Stakeholders also raised justice issues linked with OGS. The offer of OGS was believed to lead to formal justice issues, as members of the general population (with the same a priori risk of being a carrier of any of the relevant SFs) do not receive this offer. To avoid this potential formal injustice, some stakeholders mentioned that genomic screening should be offered universally. However, this suggestion seems to ignore the principle of distributive justice, as this practice in turn has implications for the just distribution of scarce resources in health care. Even if the actual genome analyses costs of OGS are relatively low, there are additional costs, such as the provision of pre- and post-test information and counselling, as well as follow-up costs for the health system, which will have to be dealt with should OGS be offered on a population level [22].

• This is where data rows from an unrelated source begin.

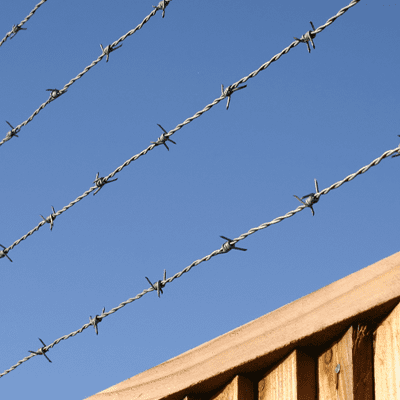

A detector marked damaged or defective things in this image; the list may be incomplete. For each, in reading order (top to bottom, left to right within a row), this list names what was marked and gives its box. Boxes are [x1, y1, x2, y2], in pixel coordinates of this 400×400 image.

rusty wire [0, 0, 172, 147]
rusty wire [0, 0, 362, 262]
rusty wire [1, 141, 398, 378]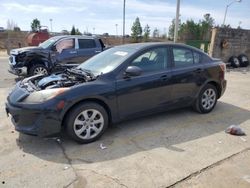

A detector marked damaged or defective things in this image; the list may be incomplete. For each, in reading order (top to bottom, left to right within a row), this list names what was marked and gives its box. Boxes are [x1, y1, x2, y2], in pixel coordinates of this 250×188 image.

damaged vehicle in background [8, 35, 106, 76]
damaged vehicle in background [5, 42, 227, 143]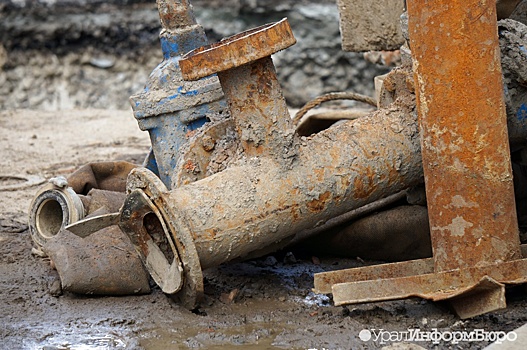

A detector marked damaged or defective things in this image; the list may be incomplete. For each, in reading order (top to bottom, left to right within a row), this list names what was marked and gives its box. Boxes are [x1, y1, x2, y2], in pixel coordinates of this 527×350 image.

broken pipe fitting [130, 0, 227, 189]
orange rust [306, 191, 330, 213]
orange rust [406, 0, 520, 270]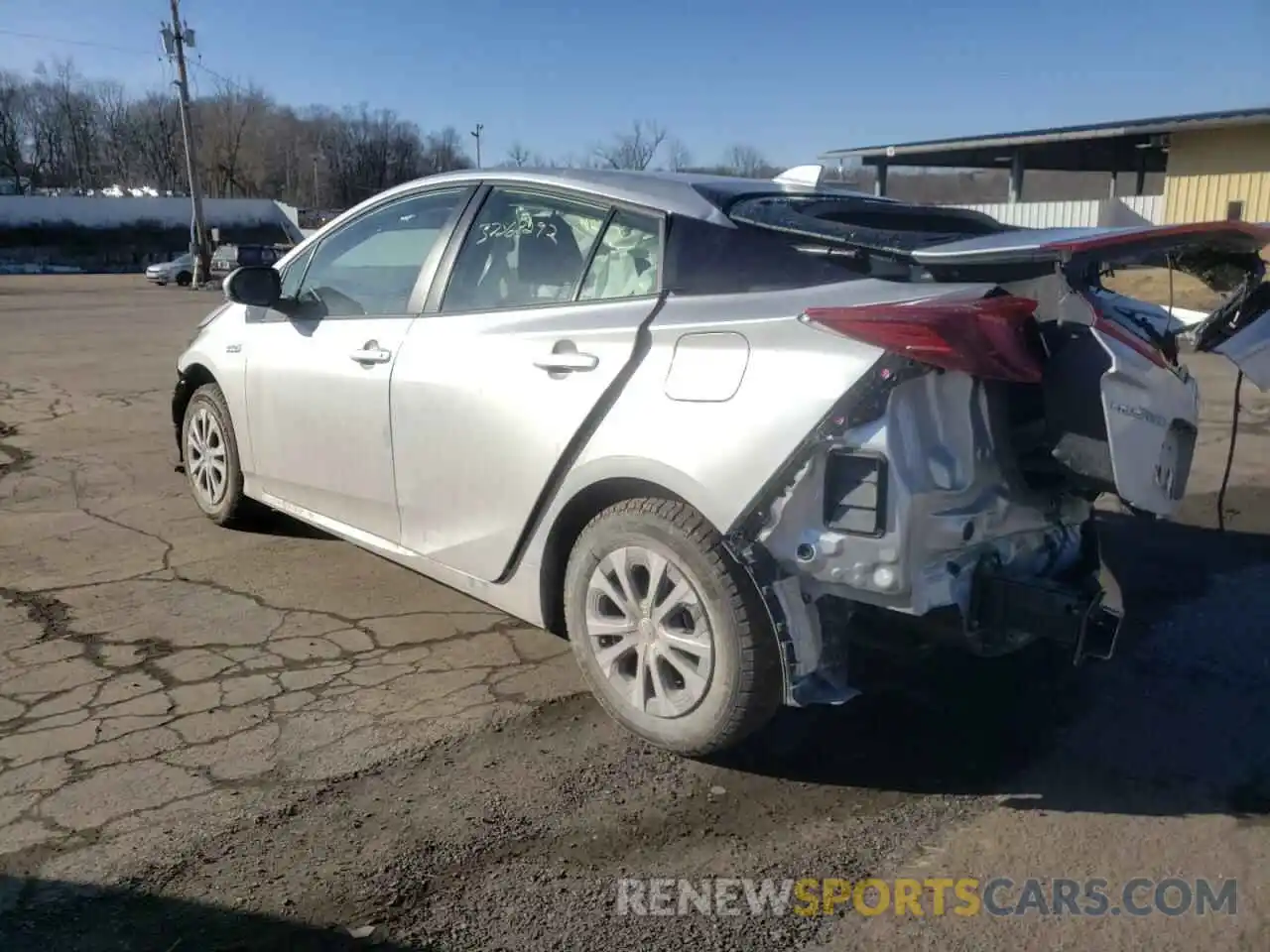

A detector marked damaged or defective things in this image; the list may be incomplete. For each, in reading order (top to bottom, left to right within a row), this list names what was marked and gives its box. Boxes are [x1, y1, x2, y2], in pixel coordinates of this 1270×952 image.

cracked asphalt [2, 271, 1270, 949]
damaged silver car [169, 167, 1270, 756]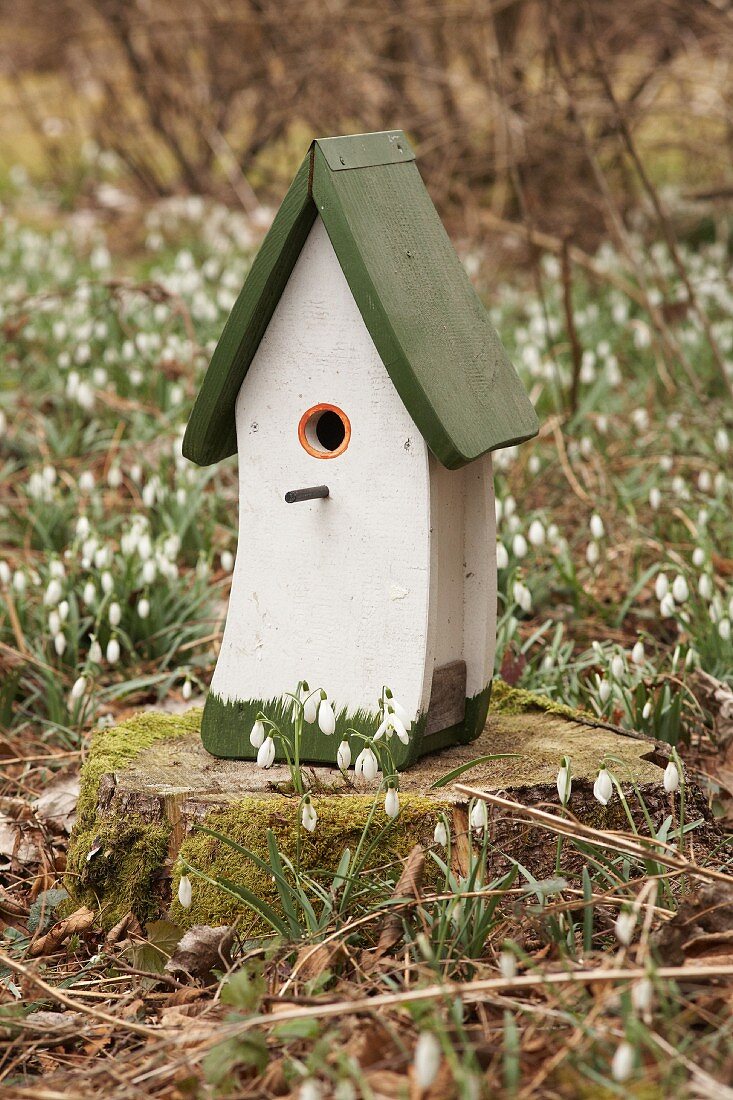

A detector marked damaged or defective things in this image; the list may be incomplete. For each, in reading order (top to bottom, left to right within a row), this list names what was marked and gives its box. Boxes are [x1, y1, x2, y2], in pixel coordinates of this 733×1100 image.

chipped white paint [211, 215, 497, 730]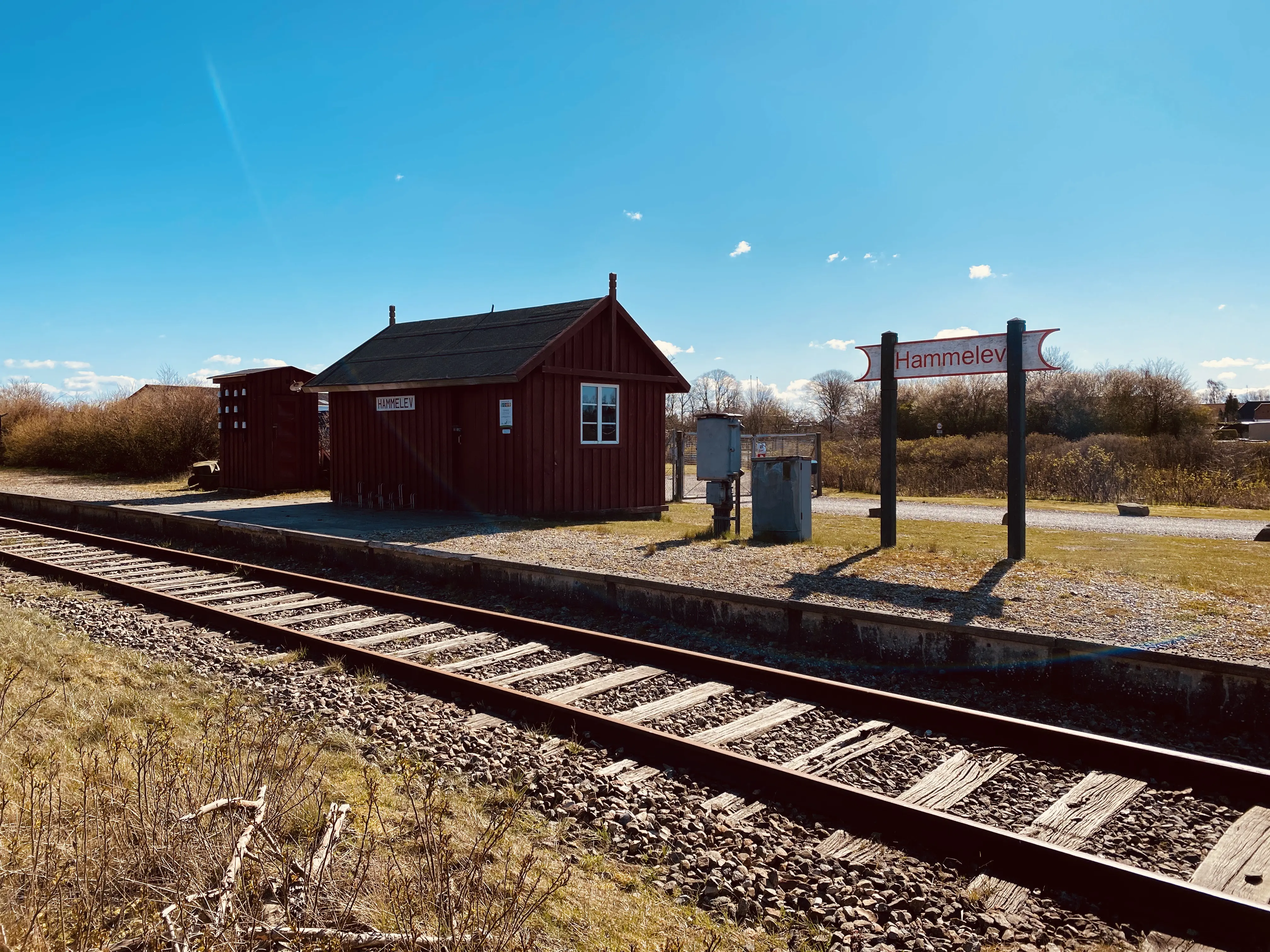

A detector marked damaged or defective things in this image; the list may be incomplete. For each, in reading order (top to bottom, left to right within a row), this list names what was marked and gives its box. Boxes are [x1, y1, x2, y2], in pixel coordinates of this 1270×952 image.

rusty railway track [0, 514, 1265, 952]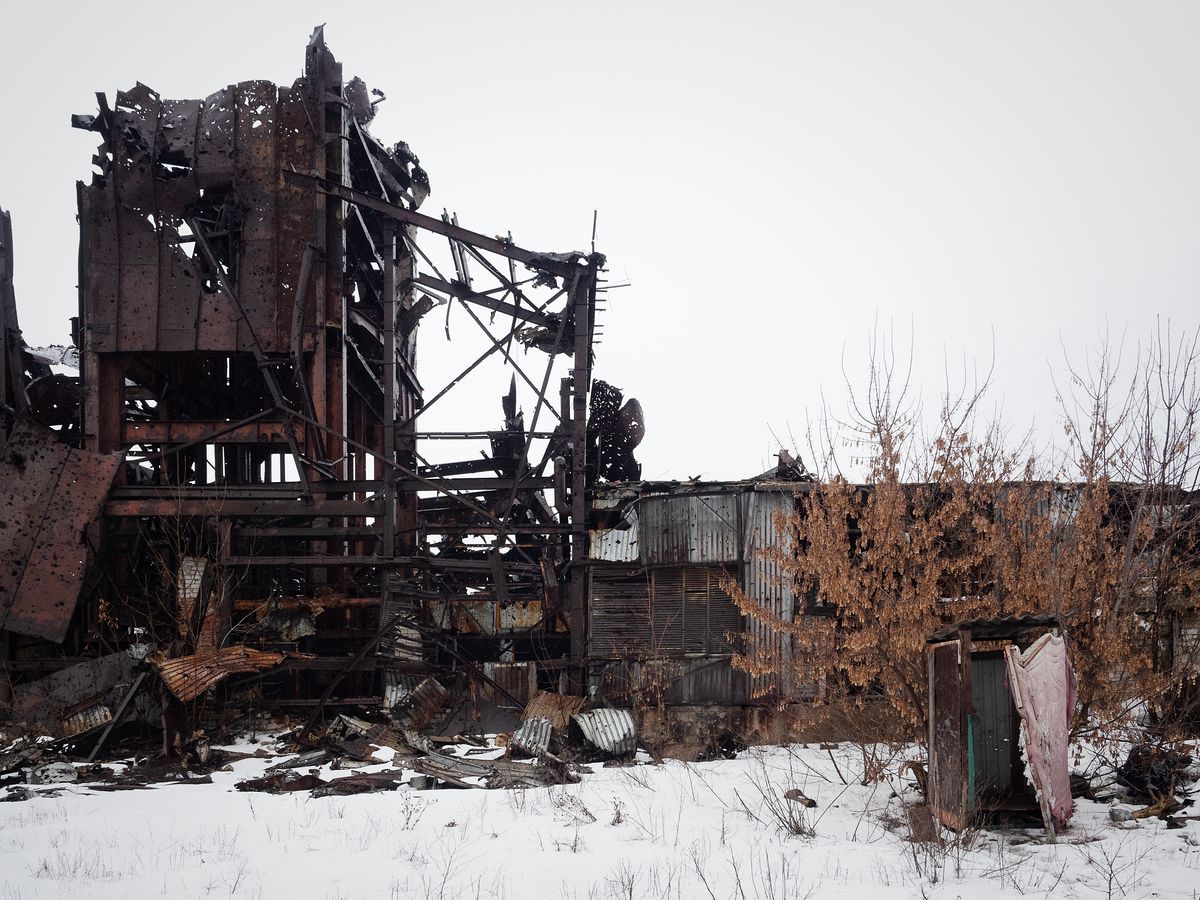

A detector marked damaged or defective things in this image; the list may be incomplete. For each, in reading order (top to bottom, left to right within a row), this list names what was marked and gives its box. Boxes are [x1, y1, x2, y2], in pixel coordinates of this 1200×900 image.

rusted metal frame [283, 170, 578, 278]
rusted steel beam [282, 170, 580, 278]
rusted metal frame [188, 219, 314, 501]
rusted metal frame [391, 286, 564, 432]
rusted metal frame [412, 274, 561, 336]
rusted metal frame [451, 285, 564, 427]
rusty metal panel [0, 422, 120, 643]
rusty metal panel [643, 494, 734, 564]
rusty metal panel [926, 643, 964, 830]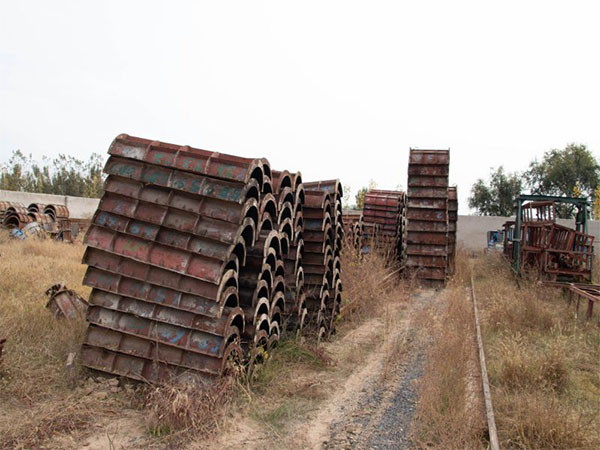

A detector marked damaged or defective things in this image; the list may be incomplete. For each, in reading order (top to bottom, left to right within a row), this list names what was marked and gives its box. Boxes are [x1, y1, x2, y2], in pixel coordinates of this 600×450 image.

rusty steel formwork [81, 134, 342, 384]
rusty steel formwork [304, 181, 342, 340]
rusty steel formwork [360, 190, 408, 268]
rusty steel formwork [406, 149, 448, 286]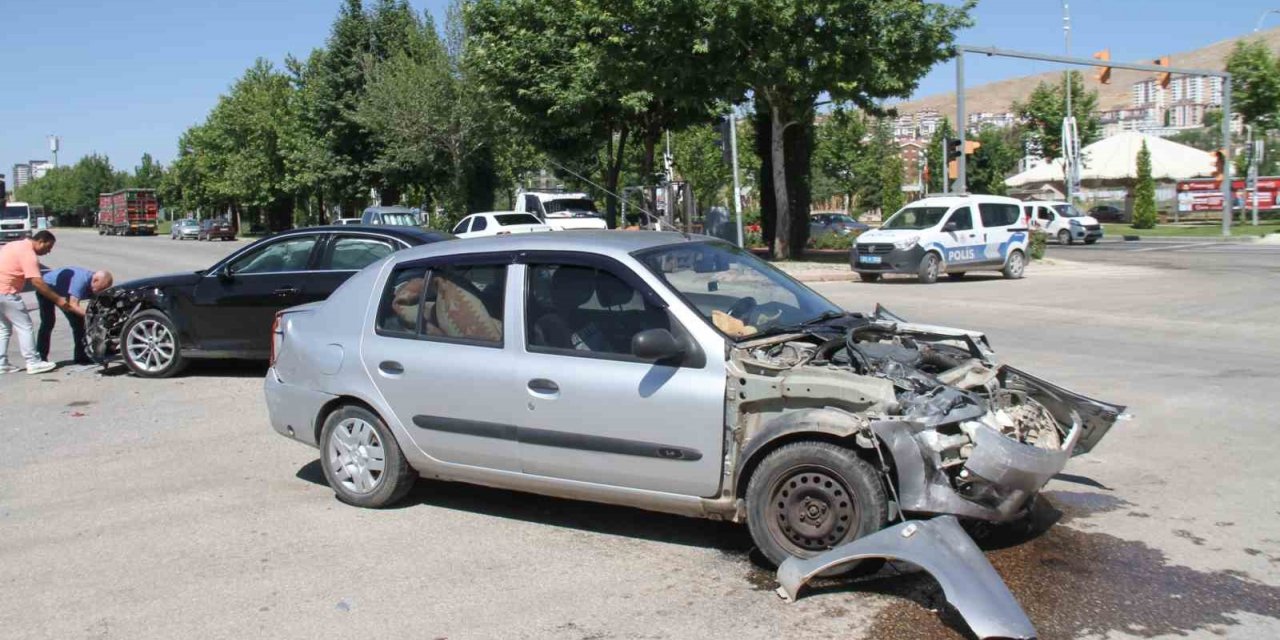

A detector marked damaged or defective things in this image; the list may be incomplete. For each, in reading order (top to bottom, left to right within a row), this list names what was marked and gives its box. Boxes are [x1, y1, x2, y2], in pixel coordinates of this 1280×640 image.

severely damaged silver sedan [264, 230, 1128, 636]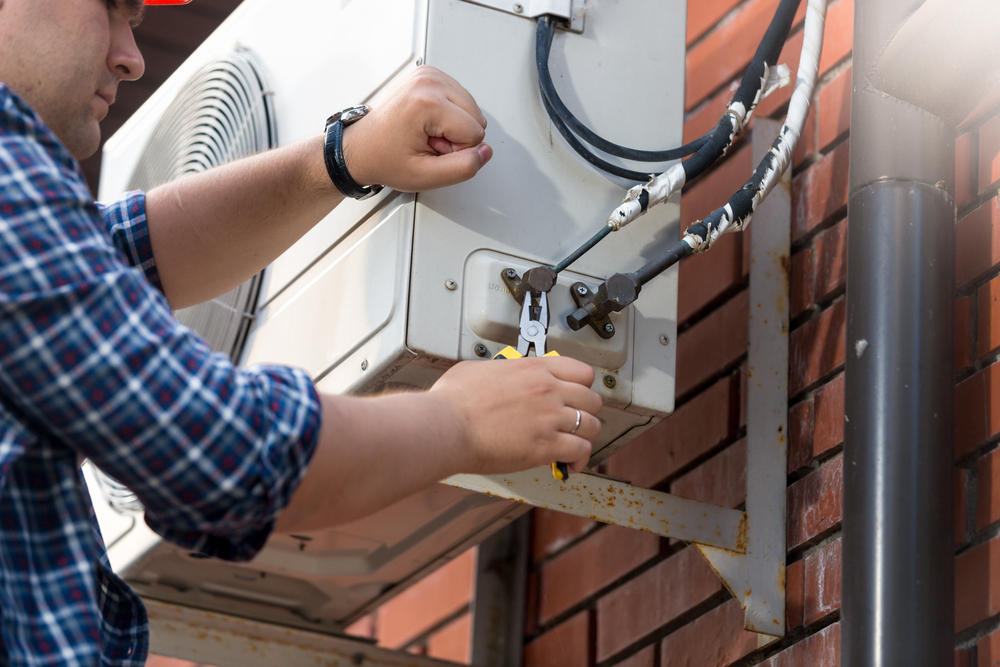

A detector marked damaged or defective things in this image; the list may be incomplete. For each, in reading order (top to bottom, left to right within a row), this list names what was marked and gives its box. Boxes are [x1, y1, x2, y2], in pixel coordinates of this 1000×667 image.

rusted metal bracket [452, 118, 788, 640]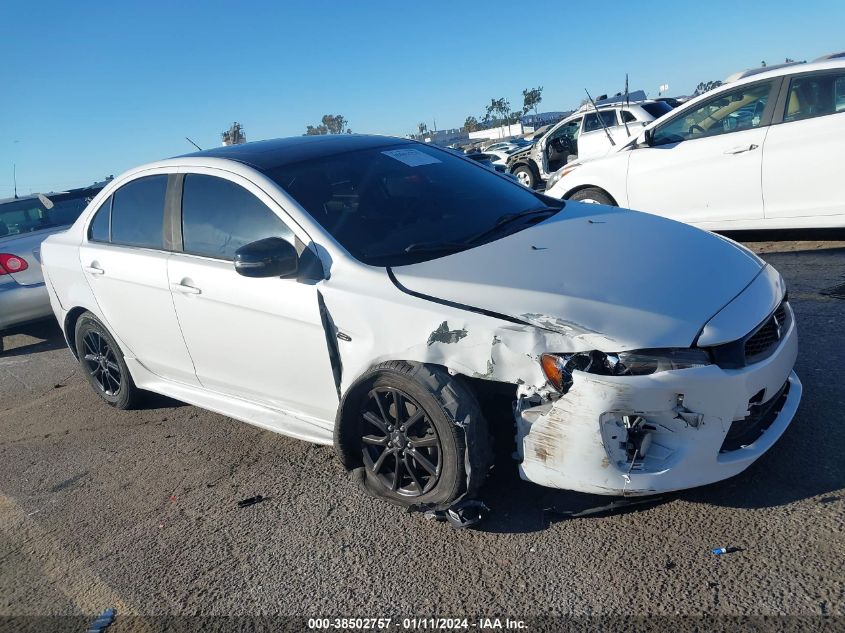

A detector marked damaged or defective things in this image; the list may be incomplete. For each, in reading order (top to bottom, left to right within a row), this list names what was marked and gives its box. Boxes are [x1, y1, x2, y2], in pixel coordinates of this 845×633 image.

damaged sedan [39, 136, 800, 512]
exposed headlight assembly [536, 348, 708, 392]
crumpled bumper [516, 314, 796, 494]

Cascade testing was mentioned to be a sufficient alternative for hereditary cardiac diseases, but not for other hereditary conditions, especially for those characterized by a relatively high contribution of de novo variants, as these would then be missed. Further research should explore the contexts in which cascade testing, or a combination of cascade testing and OGS, may be a more cost-effective alternative.

Supposing that OGS in minors may be justified, stakeholders agreed that early-onset conditions, such as MEN type 2A, as well as pharmacogenomic variants, but certainly no late-onset conditions should be considered. This is in line with the recommendations of the ESHG [7].

As the sample size was limited, the perspectives may not all represent the diverse population of policy experts, health professionals and patients. In addition, this study was conducted in the context of the Netherlands and did not include perspectives of the general population, which might limit the generalizability. Nonetheless, this study is one of the first empirical studies to offer important insights for the discussion surrounding the active search for SFs. Our findings support the argumentation of the ESHG on OGS [7]. We recommend the investigation of stakeholders’ views concerning OGS in other countries to enable comparison of findings.

Conclusions

Despite general reluctance towards OGS, numerous stakeholders stated that the proportionality of OGS is dependent upon content, context and conditions. Stakeholders generally agreed that SFs should only be searched for and analyzed under the conditions that there is sufficient evidence that the benefits would outweigh the harms. Across all groups, the potential value of OGS for actionable genes with highly known penetrance was acknowledged. In addition, pharmacogenomic variants were seen as a promising category sui generis for enhancing patient care. With regard to minors, stakeholders agreed that the search for adult-onset diseases is unacceptable, yet early-onset diseases and pharmacogenomic variants were deemed to be potentially relevant. The need for pilot studies was emphasized to allay practical and ethical concerns around the proportionality, autonomy and justice requirements of OGS.